Task brief:
The lines from the start of the records through the one containing "Cleveland Guardians Fanatics" are to be transcribed exactly, and nothing else.

Source data
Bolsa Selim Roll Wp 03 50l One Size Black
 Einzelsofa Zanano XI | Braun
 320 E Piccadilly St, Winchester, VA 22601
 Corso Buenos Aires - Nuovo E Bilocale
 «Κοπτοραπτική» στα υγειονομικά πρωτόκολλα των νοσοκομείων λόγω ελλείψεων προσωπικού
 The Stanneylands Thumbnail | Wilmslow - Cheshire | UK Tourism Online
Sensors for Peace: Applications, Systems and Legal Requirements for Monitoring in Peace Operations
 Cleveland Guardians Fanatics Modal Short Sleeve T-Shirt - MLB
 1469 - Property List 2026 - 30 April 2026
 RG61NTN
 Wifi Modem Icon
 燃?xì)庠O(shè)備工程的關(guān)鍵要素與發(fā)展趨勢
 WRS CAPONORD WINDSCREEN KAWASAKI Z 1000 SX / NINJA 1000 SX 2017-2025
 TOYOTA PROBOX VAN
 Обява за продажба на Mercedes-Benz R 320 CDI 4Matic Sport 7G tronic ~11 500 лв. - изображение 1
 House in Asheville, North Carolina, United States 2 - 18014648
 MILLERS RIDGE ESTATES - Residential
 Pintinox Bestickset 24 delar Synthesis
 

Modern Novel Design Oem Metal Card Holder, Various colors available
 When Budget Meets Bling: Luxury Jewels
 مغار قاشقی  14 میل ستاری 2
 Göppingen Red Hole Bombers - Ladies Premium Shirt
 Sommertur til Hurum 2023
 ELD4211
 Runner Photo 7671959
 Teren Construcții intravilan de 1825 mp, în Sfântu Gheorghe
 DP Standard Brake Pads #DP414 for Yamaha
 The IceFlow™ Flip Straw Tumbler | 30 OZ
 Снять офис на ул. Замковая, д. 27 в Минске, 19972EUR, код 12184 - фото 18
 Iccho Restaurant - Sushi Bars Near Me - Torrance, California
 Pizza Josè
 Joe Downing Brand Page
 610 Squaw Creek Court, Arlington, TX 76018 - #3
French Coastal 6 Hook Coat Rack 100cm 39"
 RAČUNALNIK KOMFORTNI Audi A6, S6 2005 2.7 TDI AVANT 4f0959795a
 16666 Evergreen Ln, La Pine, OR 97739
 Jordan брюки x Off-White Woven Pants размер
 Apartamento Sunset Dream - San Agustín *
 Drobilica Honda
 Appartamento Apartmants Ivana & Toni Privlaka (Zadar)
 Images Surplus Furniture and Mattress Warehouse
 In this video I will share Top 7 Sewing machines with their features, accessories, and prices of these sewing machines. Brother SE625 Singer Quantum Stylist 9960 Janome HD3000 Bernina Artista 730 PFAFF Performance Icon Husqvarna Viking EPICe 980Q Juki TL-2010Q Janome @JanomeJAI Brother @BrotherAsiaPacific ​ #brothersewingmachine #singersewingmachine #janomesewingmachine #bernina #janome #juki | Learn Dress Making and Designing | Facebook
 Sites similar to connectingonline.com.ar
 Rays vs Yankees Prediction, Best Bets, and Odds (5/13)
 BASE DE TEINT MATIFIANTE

Written reply:
Bolsa Selim Roll Wp 03 50l One Size Black
 Einzelsofa Zanano XI | Braun
 320 E Piccadilly St, Winchester, VA 22601
 Corso Buenos Aires - Nuovo E Bilocale
 «Κοπτοραπτική» στα υγειονομικά πρωτόκολλα των νοσοκομείων λόγω ελλείψεων προσωπικού
 The Stanneylands Thumbnail | Wilmslow - Cheshire | UK Tourism Online
Sensors for Peace: Applications, Systems and Legal Requirements for Monitoring in Peace Operations
 Cleveland Guardians Fanatics Modal Short Sleeve T-Shirt - MLB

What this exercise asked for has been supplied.